In the present study, the effect of P. gingivalis diffusible signaling molecules on F. nucleatum was examined to clarify the synergy between these microorganisms involved in a dysbiotic shift of the dental plaque microbiome. F. nucleatum cocultured with P. gingivalis enhanced biofilm formation, and 139 differentially expressed genes were detected compared with those in monocultured F. nucleatum, including the ligand for adherence (fap2) to P. gingivalis. The GO analysis suggested sugar metabolism shift to glycogen biosynthesis, whereas the de novo purine and pyrimidine synthesis were decreased.

The expression of fap2 increased significantly in cocultured F. nucleatum. Fap2 is a galactose inhibitable adherence factor involved in coaggregation between F. nucleatum and P. gingivalis, hemagglutination by F. nucleatum [17], and localization of F. nucleatum to colon tumors [36]. The results indicate that the sensing of diffusible signaling molecules from P. gingivalis by F. nucleatum induces an increase in fap2. The increase in Fap 2 may contribute to binding between the species and enhance these intimate interactions, although further analysis is required to confirm the magnitude of contribution. Fap2 is also involved in hemagglutination by F. nucleatum [17]. P. gingivalis has hemagglutination activity, which is involved in heme acquisition [37]. In the cocultured F. nucleatum, cobK and cbiJ expression increased. These genes are involved in porphyrin metabolism. It is possible that hemagglutination is involved in iron acquisition in F. nucleatum. Therefore, the increase in Fap2 expression may be one of the adaptations for establishing a synergistic community of F. nucleatum and P. gingivalis.

Increased expression of genes involved in the glycogen synthase pathway in cocultured F. nucleatum was detected through the GO analysis, including those encoding GlgG, glucose-1-phosphate adenylyltransferase, GlgB, and GauU. The increase in GlgG and glucose-1-phosphate adenylyltransferase expression in F. nucleatum biofilms formed during coculture with P. gingivalis compared with their expression in a single-species biofilm of F. nucleatum has also been reported in a proteomic study [38]. GalU also plays an important role in glycogenesis and cell wall synthesis. Mutant galU affects biofilm formation in Escherichia coli [39]. In Pseudomonas aeruginosa, galU is required for lipopolysaccharide-core organization [40]. In Xanthomonas citri, galU is involved in exopolysaccharide and capsular polysaccharide synthesis [41]. galU is also essential for biofilm formation in Vibrio cholerae [42]. In F. nucleatum, the major energy source is amino acid catabolism; however, this microorganism can also metabolize fructose [43]. The study showed that fructose metabolism is stopped, and polysaccharides are organized under amino-acid-rich conditions. P. gingivalis has Arg-gingipain; Lys-gingipain [44,45]; dipeptidyl peptidases such as DPP4, DPP5, DPP7, and DPP11; as well as serine exopeptidases [46]. The strong proteolytic activity of P. gingivalis is considered to enhance F. nucleatum growth [12]. Here, the expression of genes involved in amino acid metabolism was not altered, but Hendrickson et al. [38] reported that the coculture of P. gingivalis and F. nucleatum inhibited more numbers of amino acid metabolic pathways compared with F. nucleatum alone. F. nucleatum and P. gingivalis were incubated in PBS for 18 h in their study, whereas in this study, microorganisms were inoculated in TSBhm for 2 days, and therefore, we observed large amounts of amino acids. In addition, the subspecies of F. nucleatum used were different between the studies. These differences in the experimental conditions may contribute to the difference in the results. The increase in the expression of genes involved in glycogen synthesis strongly suggested that the shift of energy source from sugar to amino acid was promoted by the increase in the levels of available amino acids upon coculture with P. gingivalis.
┄┄┄┄┄┄┄┄┄┄┄┄┄┄┄┄┄┄┄┄
» What this exercise asks
**A)** According to the excerpt on F. nucleatum and P. gingivalis coculture, how many differentially expressed genes were found in cocultured F. nucleatum compared with monocultured F. nucleatum?
**B)** Extend the discussion of F. nucleatum and P. gingivalis coculture with a further paragraph that follows on from its final sentence.

» Dataset entries
┄┄┄┄┄┄┄┄┄┄┄┄┄┄┄┄┄┄┄┄
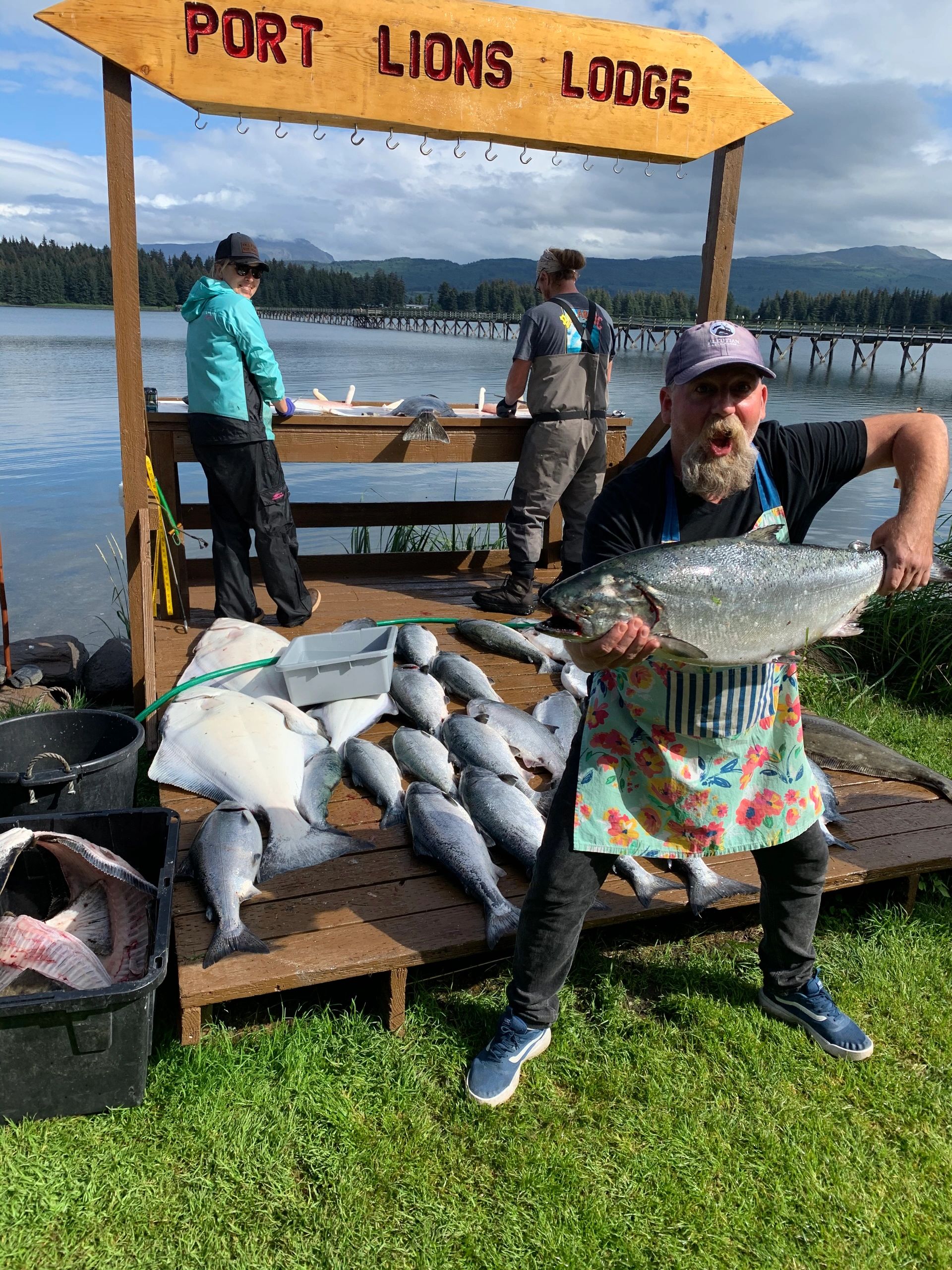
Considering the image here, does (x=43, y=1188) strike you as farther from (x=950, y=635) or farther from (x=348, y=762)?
(x=950, y=635)

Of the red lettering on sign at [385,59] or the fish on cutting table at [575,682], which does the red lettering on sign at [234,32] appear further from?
the fish on cutting table at [575,682]

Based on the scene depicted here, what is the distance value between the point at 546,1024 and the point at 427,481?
45.3 feet

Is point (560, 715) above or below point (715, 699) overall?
below

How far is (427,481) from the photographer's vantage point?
15852 millimetres

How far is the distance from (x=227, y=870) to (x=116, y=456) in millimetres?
16318

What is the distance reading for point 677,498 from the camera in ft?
7.94

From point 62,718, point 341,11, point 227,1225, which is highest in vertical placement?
point 341,11

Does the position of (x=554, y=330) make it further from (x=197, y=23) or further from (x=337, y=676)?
(x=337, y=676)

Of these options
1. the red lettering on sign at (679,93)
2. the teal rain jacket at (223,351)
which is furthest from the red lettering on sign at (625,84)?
the teal rain jacket at (223,351)

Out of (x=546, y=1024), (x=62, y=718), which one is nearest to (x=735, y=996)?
(x=546, y=1024)

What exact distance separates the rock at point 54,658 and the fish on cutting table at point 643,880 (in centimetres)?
460

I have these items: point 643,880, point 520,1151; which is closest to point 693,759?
point 643,880

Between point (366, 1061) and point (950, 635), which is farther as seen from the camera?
point (950, 635)

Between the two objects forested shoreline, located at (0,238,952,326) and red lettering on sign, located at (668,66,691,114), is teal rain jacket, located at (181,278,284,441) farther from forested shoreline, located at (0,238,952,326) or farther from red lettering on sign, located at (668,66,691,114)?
forested shoreline, located at (0,238,952,326)
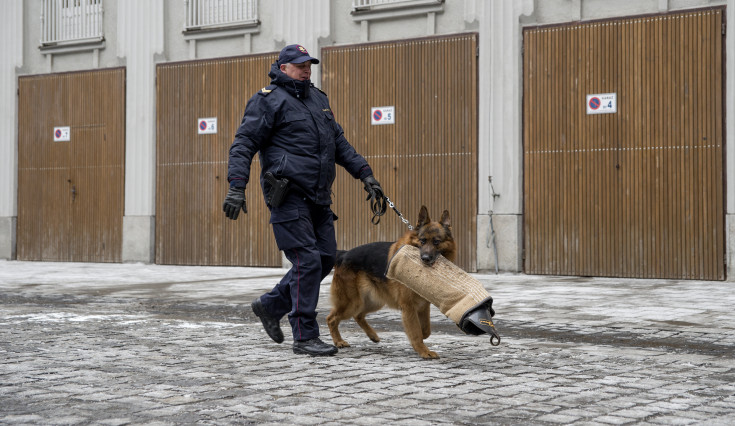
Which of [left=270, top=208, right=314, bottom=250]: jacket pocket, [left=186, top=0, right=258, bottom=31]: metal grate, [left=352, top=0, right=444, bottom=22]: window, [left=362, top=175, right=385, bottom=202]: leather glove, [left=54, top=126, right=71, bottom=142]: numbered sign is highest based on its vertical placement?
[left=186, top=0, right=258, bottom=31]: metal grate

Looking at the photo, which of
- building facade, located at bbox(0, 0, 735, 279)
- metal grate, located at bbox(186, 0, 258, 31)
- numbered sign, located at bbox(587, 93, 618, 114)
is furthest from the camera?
metal grate, located at bbox(186, 0, 258, 31)

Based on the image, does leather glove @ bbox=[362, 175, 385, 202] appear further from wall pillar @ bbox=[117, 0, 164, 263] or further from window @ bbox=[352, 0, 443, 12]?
wall pillar @ bbox=[117, 0, 164, 263]

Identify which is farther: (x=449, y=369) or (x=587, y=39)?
(x=587, y=39)

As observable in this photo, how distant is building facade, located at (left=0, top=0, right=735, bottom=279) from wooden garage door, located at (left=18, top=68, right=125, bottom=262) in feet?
0.13

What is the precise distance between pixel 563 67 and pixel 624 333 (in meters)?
7.32

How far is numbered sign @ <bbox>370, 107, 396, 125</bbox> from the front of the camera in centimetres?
1564

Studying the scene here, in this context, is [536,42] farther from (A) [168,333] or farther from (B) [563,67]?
(A) [168,333]

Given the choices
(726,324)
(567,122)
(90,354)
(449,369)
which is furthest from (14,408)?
(567,122)

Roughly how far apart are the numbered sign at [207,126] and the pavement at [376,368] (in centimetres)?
713

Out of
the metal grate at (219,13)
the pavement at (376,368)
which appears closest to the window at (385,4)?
the metal grate at (219,13)

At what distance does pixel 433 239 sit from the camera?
622 cm

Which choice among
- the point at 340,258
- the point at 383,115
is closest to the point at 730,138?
the point at 383,115

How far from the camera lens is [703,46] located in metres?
13.2

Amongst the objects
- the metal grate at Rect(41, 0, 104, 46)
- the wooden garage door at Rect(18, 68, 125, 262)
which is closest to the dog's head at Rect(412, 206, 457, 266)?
the wooden garage door at Rect(18, 68, 125, 262)
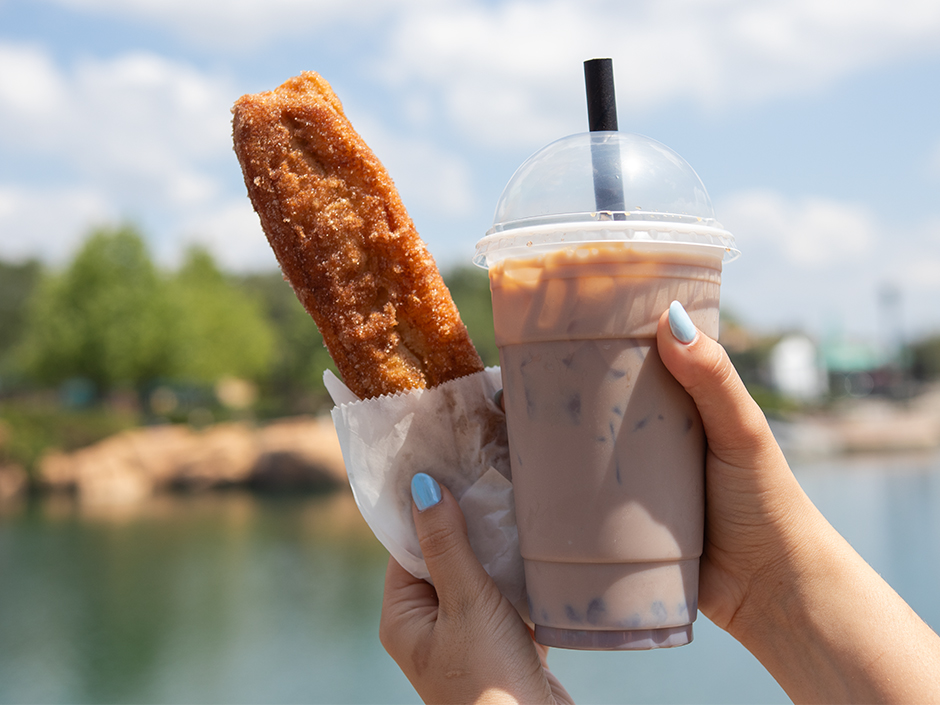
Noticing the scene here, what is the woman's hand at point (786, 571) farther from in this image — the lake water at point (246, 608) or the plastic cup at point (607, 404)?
the lake water at point (246, 608)

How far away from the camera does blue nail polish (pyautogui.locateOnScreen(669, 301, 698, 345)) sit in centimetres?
157

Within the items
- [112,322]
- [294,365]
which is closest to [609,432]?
[112,322]

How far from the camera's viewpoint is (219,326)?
112ft

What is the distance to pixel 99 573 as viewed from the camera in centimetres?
1570

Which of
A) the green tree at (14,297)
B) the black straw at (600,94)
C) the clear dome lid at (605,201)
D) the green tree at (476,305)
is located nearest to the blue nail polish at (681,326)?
the clear dome lid at (605,201)

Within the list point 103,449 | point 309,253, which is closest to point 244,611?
point 103,449

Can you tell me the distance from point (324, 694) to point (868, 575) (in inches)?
384

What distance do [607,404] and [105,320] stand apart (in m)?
28.0

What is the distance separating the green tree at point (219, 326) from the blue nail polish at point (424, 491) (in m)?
28.6

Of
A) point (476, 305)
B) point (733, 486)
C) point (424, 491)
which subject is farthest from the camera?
point (476, 305)

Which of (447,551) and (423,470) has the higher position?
(423,470)

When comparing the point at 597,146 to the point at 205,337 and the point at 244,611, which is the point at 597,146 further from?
the point at 205,337

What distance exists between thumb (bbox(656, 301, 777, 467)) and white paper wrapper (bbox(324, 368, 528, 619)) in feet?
1.70

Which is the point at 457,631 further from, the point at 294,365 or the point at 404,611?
the point at 294,365
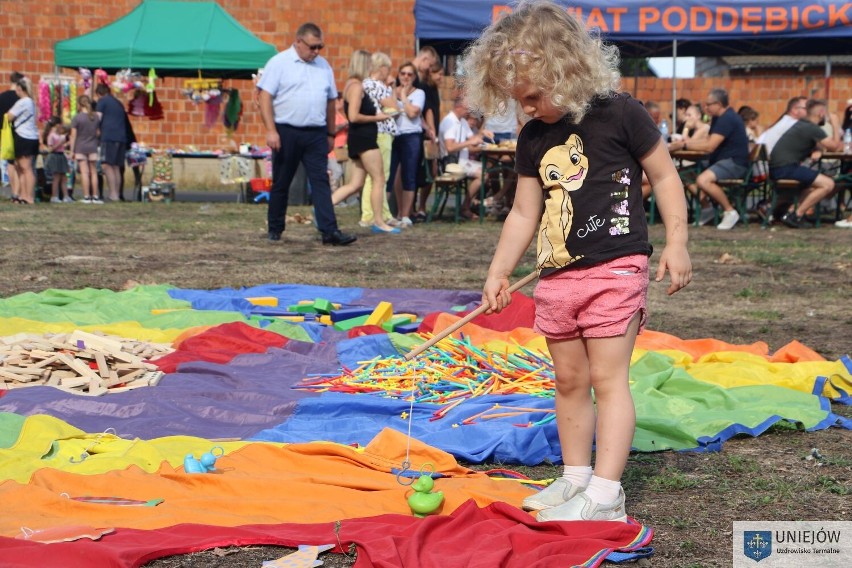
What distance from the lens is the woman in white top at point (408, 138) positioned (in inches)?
523

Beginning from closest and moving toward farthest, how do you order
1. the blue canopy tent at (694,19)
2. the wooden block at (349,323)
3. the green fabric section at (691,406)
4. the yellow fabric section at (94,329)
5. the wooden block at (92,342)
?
1. the green fabric section at (691,406)
2. the wooden block at (92,342)
3. the yellow fabric section at (94,329)
4. the wooden block at (349,323)
5. the blue canopy tent at (694,19)

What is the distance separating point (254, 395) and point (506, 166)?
9326mm

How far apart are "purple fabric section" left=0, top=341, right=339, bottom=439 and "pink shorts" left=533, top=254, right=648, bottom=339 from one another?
1616 mm

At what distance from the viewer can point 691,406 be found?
4777 mm

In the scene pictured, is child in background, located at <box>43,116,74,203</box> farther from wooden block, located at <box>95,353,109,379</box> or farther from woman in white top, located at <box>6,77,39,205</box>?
wooden block, located at <box>95,353,109,379</box>

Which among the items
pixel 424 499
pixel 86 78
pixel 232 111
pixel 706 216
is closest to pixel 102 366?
pixel 424 499

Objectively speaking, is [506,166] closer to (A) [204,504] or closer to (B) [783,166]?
(B) [783,166]

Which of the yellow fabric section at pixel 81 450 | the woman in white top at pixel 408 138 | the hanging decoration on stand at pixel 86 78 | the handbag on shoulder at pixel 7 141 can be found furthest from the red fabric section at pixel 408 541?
the hanging decoration on stand at pixel 86 78

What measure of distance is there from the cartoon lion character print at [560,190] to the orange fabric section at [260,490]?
0.83 metres

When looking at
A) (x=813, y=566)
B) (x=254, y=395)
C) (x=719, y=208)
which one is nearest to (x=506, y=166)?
(x=719, y=208)

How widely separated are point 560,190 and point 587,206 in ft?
0.35

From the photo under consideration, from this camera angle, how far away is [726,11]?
15.1m

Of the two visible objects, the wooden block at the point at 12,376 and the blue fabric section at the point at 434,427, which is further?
the wooden block at the point at 12,376

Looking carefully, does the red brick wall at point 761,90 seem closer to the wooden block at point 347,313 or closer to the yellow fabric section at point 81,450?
the wooden block at point 347,313
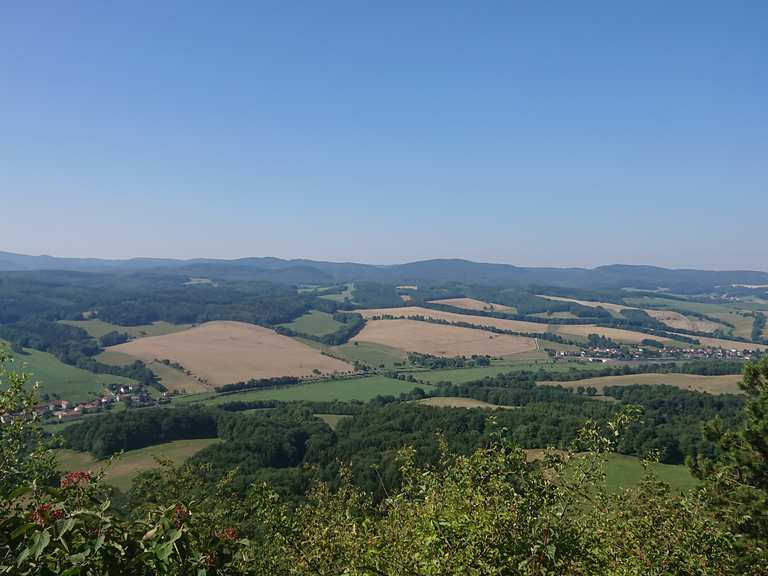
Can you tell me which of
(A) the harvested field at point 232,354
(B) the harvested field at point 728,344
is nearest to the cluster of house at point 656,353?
(B) the harvested field at point 728,344

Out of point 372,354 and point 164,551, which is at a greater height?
point 164,551

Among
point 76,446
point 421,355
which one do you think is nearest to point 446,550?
point 76,446

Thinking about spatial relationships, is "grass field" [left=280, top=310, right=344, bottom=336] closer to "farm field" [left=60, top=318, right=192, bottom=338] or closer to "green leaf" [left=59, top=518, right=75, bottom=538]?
"farm field" [left=60, top=318, right=192, bottom=338]

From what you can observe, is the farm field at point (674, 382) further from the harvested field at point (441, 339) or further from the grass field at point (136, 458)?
the grass field at point (136, 458)

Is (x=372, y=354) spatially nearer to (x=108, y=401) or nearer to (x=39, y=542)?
(x=108, y=401)

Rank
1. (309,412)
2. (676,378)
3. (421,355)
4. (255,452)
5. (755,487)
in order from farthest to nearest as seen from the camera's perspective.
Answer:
┄┄┄┄┄┄┄┄┄┄┄┄┄┄┄┄┄┄┄┄
» Results for each task
**A)** 139 genes.

**B)**
In contrast, the expression of pelF and pelG in F. nucleatum was reduced in the coculture. pelF and pelG are involved in the synthesis and transport of the exopolysaccharides Psl and Pel, and their protein production is regulated via cyclic-di-GMP in P. aeruginosa [47,48]. It is possible that the downregulation of these genes results in an increase in biofilm formation in cocultured F. nucleatum, although further analysis of the role of these genes in F. nucleatum is required.

Fusolisin, which is an autotransporter protease [49], showed increased expression in cocultured F. nucleatum. The expression of branched-chain amino acid transporter permease, basic amino acid ABC transporter substrate-binding protein, and amino acid ABC transporter ATP-binding protein was also increased in cocultured F. nucleatum. As mentioned earlier, P. gingivalis shows a strong proteolytic activity. These genes may be involved in peptide digestion or amino acid import. However, in previous proteomic analyses, the expression levels of these transporters did not change in F. nucleatum cocultured with P. gingivalis [38,50] or S. gordonii. In the previous studies, F. nucleatum was cocultured without a membrane, whereas in this study, F. nucleatum was cocultured with P. gingivalis separated by an 0.4-µm pore membrane. One study used Brucella broth [50] and another used Todd Hewitt broth [38]. In addition, in the former study, the samples of biofilms were harvested after 4 days of culture, and in the latter, samples were obtained after 18 h of incubation in PBS; in this study, we harvested samples after 2 days. This might explain the differences in the results.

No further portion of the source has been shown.